# SUPPLIED PASSAGE:

-------------------------

Simultaneous multithreading

This is an old revision of this page, as edited by Hcobb (talk | contribs) at 16:48, 5 September 2008 (→Modern commercial implementations: Cleared up SMT vs other performance features.). The present address (URL) is a permanent link to this revision, which may differ significantly from the current revision.

Revision as of 16:48, 5 September 2008 by Hcobb (talk | contribs) (→Modern commercial implementations: Cleared up SMT vs other performance features.)(diff) ← Previous revision | Latest revision (diff) | Newer revision → (diff)

This section may require cleanup to meet Misplaced Pages's quality standards. No cleanup reason has been specified. Please help improve this section if you can. (November 2007) (Learn how and when to remove this message)

It has been suggested that this article be merged into Multithreading (computer hardware) and Talk:Multithreading (computer hardware). (Discuss) Proposed since August 2007.

Simultaneous multithreading, often abbreviated as SMT, is a technique for improving the overall efficiency of superscalar CPUs with Hardware multithreading. SMT permits multiple independent threads of execution to better utilize the resources provided by modern processor architectures.

Details

Multithreading is similar in concept to preemptive multitasking but is implemented at the thread level of execution in modern superscalar processors.

Simultaneous multithreading (SMT) is one of the two main implementations of multithreading, the other form being temporal multithreading. In temporal multithreading, only one thread of instructions can execute in any given pipeline stage at a time. In simultaneous multithreading, instructions from more than one thread can be executing in any given pipeline stage at a time. This is done without great changes to the basic processor architecture: the main additions needed are the ability to fetch instructions from multiple threads in a cycle, and a larger register file to hold data from multiple threads. The number of concurrent threads can be decided by the chip designers, but practical restrictions on chip complexity have limited the number to two for most SMT implementations.

Because the technique is really an efficiency solution and there is inevitable increased conflict on shared resources, measuring or agreeing on the effectiveness of the solution can be difficult. Some researchers have shown that the extra threads can be used to proactively seed a shared resource like a cache, to improve the performance of another single thread, and claim this shows that SMT is not just an efficiency solution. Others use SMT to provide redundant computation, for some level of error detection and recovery.

However, in most current cases, SMT is about hiding memory latency, efficiency and increased throughput of computations per amount of hardware used.

Taxonomy

In processor design, there are two ways to increase on-chip parallelism with less resource requirements: one is superscalar technique which tries to increase Instruction Level Parallelism (ILP), the other is multithreading approach exploiting Thread Level Parallelism (TLP).

Superscalar means executing multiple instructions at the same time while chip-level multithreading (CMT) executes instructions from multiple threads within one processor chip at the same time. There are many ways to support more than one thread within a chip, namely:

Interleaved multithreading: Interleaved issue of multiple instructions from different threads, also referred to as Temporal multithreading. It can be further divided into fine-grain multithreading or coarse-grain multithreading depending on the frequency of interleaved issues. Fine-grain multithreading issues instructions for different threads after every cycle, while coarse-grain multithreading only switches to issue instructions from another thread when the current executing thread causes some long latency events (like page fault etc.). Coarse-grain multithreading is more common for less context switch between threads. For example, Intel's Montecito processor uses coarse-grain multithreading, while Sun's UltraSPARC T1 uses fine-grain multithreading. For those processors that have only one pipeline per core, interleaved multithreading is the only possible way, because it can only issue up to one instruction per cycle.

-------------------------

# DATASET SECTION:
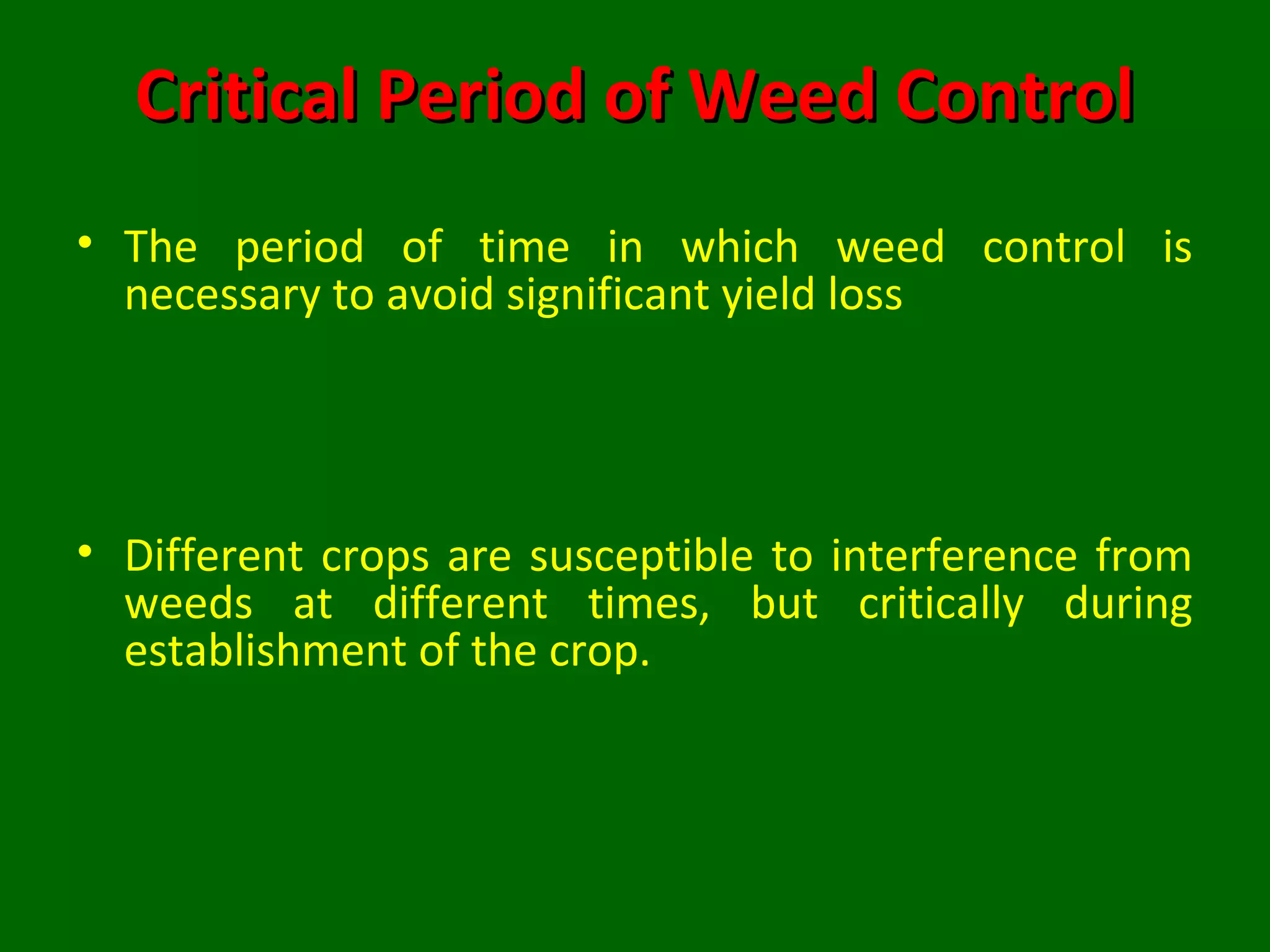 Critical Period of Weed Control

• The period of time in which weed control is necessary to avoid significant yield loss

• Different crops are susceptible to interference from weeds at different times, but critically during establishment of the crop.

-------------------------

# WORK REQUEST 1:
In the simultaneous multithreading text, what has limited most SMT implementations to two concurrent threads?
# WORK REQUEST 2:
Carry the simultaneous multithreading text forward from its final sentence.

# ANSWER 1:
Practical restrictions on chip complexity.

# ANSWER 2:
Simultaneous multithreading (SMT): Issue multiple instructions from multiple threads in one cycle. The processor must be superscalar to do so.
Chip-level multiprocessing (CMP or multicore): integrates two or more superscalar processors into one chip, each executes threads independently
Any combination of multithreaded/SMT/CMP

The key factor to distinguish them is to look at how many instructions the processor can issue in one cycle and how many threads from which the instructions come. For example, Sun Microsystems' UltraSPARC T1 (known as "Niagara" until its November 14, 2005 release) is a multicore processor combined with fine-grain multithreading technique instead of simultaneous multithreading because each core can only issue one instruction at a time.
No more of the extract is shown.